Прошли конно-гренадеры в меховых опушках касок с алыми жадными языками, свисающими на затылки. Прошли особо ненавистные лейб-казаки на подобранных конях, готовых к атаке. Прошли кирасиры; их длинные палаши серебряными палками свисали вдоль ботфортов: разгоняя толпу, кирасиры обычно били палашами, не вынимая их из ножен. Потом фонари зазвенели в лад: дзинь… дзинь… дзинь… Тяжкая поступь Семеновского полка потрясла дома; одновременные удары солдатских сапог в мостовую вбивали глубоко в камни давнюю январскую кровь.
— Значит, завтра начнут давить, — сказал наконец Кудрин, откидываясь от окна. — Гвардию по пустякам из лагеря не тревожат. Конечно, правильно: полиции не хватает, дело крупным запахло… Слыхали, Егор Саныч, «Правду»-то прикрыли?.. Как же, утром полный разгром был, тридцать человек похватали, редакцию и сотрудников… Все по расписанию — газеты прикроют, гвардия вот пожаловала, глядишь — завтра осадное положение введут… Форменная революция идет, как пятый год, ей-богу! Давайте спать, на завтра силы понадобятся.
Тишенинов с трудом отошел от окна, пошатываясь, и, заметив на полу сложенное одеяло и подушку, молча повалился на них, почти ничего не сознавая. Его колотило двойным ознобом — ознобом лихорадки и ознобом мысли. Плыли, путаясь, видения дня, множась и повторяясь, сливаясь в горячечный бред, тяжкий и давящий, как громыхающая за стенами медленная — девяносто шагов в минуту — угрожающая поступь гвардейских войск, продолжавших литься бесконечным потоком из широкой пасти Триумфальных ворот.

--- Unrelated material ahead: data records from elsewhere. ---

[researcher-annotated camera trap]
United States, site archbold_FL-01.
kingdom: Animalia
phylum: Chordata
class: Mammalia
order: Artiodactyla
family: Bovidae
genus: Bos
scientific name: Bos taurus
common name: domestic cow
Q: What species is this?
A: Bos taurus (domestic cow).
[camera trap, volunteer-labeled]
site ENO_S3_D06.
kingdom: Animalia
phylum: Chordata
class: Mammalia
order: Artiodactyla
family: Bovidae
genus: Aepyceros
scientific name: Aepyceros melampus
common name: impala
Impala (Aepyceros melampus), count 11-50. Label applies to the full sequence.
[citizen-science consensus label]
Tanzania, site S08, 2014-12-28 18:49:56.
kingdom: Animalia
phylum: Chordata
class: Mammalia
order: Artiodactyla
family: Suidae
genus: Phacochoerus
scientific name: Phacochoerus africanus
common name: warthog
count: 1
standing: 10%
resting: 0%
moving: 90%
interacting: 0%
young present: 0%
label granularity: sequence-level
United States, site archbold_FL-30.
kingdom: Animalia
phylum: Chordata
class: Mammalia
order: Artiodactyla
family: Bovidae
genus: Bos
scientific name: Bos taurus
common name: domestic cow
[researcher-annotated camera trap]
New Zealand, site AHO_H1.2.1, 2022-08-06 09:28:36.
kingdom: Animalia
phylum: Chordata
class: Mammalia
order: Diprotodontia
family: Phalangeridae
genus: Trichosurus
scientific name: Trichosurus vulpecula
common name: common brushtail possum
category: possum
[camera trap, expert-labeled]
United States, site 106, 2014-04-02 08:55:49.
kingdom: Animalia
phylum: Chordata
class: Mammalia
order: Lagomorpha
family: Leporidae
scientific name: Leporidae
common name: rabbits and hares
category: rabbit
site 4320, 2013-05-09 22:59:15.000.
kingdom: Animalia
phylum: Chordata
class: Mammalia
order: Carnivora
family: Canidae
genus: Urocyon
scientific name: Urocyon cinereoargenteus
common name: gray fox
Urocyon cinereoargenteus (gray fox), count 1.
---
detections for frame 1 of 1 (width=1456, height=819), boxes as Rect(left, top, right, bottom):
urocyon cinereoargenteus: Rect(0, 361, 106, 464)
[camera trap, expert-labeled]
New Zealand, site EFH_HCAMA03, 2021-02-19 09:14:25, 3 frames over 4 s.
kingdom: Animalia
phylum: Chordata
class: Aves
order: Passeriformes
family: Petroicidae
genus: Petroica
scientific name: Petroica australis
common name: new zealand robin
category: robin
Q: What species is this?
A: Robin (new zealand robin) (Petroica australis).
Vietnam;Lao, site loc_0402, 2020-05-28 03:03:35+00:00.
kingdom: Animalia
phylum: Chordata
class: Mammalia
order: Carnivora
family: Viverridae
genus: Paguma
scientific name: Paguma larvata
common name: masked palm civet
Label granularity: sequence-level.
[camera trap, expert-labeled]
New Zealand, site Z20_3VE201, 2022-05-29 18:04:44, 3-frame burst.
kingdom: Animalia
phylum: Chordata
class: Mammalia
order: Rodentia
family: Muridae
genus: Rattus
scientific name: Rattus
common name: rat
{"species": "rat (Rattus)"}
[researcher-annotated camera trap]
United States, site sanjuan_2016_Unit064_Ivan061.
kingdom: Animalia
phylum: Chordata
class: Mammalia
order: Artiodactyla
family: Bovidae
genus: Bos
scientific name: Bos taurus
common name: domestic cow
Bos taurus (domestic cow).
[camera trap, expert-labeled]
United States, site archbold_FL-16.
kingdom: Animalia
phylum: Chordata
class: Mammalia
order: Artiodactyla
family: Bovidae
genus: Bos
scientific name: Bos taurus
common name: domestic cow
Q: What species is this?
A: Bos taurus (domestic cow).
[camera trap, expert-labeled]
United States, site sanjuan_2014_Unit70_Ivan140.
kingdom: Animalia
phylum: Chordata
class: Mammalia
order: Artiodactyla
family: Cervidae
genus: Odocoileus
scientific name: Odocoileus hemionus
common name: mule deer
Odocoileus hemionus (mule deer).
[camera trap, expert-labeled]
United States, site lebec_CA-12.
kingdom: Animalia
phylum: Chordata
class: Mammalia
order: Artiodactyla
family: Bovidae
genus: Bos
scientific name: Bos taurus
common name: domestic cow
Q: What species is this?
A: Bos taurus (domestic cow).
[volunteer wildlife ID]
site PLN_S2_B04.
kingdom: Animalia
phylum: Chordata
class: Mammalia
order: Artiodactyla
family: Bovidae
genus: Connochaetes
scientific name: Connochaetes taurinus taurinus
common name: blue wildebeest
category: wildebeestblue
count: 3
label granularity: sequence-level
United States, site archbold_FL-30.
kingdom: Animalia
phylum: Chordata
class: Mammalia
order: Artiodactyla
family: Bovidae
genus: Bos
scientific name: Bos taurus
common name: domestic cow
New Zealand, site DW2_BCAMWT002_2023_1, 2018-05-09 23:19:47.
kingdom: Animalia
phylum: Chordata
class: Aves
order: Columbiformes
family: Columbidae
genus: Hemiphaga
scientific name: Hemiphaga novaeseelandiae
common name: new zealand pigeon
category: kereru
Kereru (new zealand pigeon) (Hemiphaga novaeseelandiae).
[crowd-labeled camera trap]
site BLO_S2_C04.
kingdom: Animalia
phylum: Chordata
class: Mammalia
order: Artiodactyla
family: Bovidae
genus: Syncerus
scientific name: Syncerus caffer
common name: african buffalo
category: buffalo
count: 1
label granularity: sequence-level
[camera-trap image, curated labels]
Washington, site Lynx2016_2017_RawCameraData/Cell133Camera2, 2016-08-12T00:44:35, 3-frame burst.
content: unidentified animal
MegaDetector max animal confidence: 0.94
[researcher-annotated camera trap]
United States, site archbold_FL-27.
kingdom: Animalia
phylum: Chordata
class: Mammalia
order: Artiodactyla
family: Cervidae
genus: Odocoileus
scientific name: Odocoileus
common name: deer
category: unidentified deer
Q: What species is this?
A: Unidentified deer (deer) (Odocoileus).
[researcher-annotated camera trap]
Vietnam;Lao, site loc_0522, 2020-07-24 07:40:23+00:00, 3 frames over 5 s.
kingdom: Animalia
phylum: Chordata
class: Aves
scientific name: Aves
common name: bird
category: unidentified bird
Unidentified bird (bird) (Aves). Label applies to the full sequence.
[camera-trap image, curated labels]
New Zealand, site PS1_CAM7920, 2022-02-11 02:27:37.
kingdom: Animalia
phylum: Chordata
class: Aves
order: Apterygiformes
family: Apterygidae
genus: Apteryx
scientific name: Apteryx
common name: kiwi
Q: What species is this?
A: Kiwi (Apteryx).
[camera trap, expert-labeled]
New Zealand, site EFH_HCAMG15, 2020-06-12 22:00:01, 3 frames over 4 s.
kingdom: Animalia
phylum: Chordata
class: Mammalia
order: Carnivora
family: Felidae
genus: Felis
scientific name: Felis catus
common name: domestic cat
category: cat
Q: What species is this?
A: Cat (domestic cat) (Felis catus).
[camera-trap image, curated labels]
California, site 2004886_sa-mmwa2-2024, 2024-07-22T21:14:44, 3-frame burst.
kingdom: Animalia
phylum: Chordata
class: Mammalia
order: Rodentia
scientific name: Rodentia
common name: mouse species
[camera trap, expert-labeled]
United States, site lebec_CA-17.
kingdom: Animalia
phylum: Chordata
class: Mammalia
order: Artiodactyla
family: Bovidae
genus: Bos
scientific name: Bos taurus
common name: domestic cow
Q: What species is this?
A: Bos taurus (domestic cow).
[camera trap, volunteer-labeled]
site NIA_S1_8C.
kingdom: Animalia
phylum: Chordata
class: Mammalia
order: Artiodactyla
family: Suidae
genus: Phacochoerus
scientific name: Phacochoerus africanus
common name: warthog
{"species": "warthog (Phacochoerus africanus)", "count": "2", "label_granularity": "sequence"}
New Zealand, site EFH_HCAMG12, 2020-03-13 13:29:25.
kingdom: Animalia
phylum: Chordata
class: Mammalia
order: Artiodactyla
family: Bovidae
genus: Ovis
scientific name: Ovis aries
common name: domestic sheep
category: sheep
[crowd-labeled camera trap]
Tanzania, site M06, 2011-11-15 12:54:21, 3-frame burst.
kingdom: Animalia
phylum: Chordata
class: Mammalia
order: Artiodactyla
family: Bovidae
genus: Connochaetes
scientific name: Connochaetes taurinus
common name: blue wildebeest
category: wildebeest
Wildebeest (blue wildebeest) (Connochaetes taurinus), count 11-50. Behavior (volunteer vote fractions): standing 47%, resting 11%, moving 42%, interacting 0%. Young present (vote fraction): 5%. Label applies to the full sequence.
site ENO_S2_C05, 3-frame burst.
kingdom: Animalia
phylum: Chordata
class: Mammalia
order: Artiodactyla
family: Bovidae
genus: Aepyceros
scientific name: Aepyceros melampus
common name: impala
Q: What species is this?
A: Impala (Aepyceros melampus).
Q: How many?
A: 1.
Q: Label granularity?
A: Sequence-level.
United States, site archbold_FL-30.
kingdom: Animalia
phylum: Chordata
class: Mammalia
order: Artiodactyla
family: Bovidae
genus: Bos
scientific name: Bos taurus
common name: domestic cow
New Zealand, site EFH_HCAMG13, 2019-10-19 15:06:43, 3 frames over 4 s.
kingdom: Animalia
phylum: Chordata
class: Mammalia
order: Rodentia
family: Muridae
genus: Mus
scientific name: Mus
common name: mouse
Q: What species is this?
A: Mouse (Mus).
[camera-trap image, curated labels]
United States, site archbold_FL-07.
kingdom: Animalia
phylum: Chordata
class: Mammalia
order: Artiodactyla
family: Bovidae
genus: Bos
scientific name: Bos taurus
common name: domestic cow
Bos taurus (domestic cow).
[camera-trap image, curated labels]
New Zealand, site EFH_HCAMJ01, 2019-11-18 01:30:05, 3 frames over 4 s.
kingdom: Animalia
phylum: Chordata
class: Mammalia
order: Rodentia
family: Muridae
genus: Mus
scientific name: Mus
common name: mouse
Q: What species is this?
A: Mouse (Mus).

Гвардия пришла сюда прямо со смотра в Красносельском лагере, не сменив даже парадной формы на повседневную. Утром она проходила перед ярким букетом мундиров и фрейлинских платьев, выросшим на горушке за крупом царского белого коня, сытого до флегмы, и за черными лакированными крыльями президентской коляски. Так же гудело огромное поле под мерным — девяносто шагов в минуту — топотом ног. Латы и каски конницы блестели на солнце. Шестьдесят три тысячи отборных императорских войск, сворачивая шеи в повороте головы, проходили перед царем и президентом.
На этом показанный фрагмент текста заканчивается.